Cuerpos irreconocibles Llegó el cuarto día y con él la autorización para visitar el área del accidente. Cenizas y escombros eran recogidos por miembros de la empresa BTS Catastrophe, quienes trabaja­ban “como si estuviesen en un laboratorio”, cubiertos total­mente para no contaminar la escena del hecho.

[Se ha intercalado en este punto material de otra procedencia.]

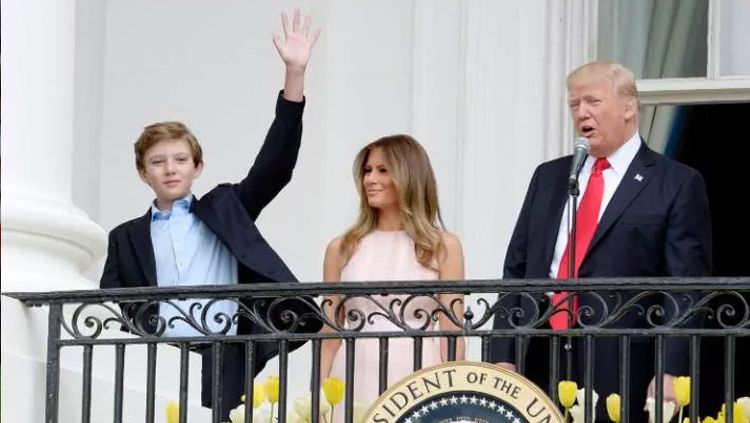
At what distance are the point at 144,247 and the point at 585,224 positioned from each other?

“Estaban vestidos como si es­tuviesen dentro de una plan­ta atómica; unos uniformes blancos cerrados, con zapa­tos y solamente se le veían los ojos por los cristales”, descri­bió el exembajador rememo­rando el desagradable mo­mento. Los restos del avión se mezclaban con objetos que­mados de los hogares que consumió el fuego en esa zo­na, comúnmente habitada por bomberos y policías. Con pinzas, los investigadores re­cogían cada fragmento que encontraban, pero también los restos humanos que que­daban. Una plaquita de oro que brilló entre las montañas de grises cenizas permitió re­conocer a un niño calcinado y luego identificar a los familia­res que le acompañaban en el vuelo. Hasta el poblado Bo­ca Chica viajaron los agentes para recolectar muestras de ADN que permitieran identi­ficar a los cuerpos restantes, habiendo identificado unos diez cuerpos hasta el 16 de noviembre y al final de la tar­de del viernes 17 de noviem­bre, la cifra ascendía a 14 cuerpos.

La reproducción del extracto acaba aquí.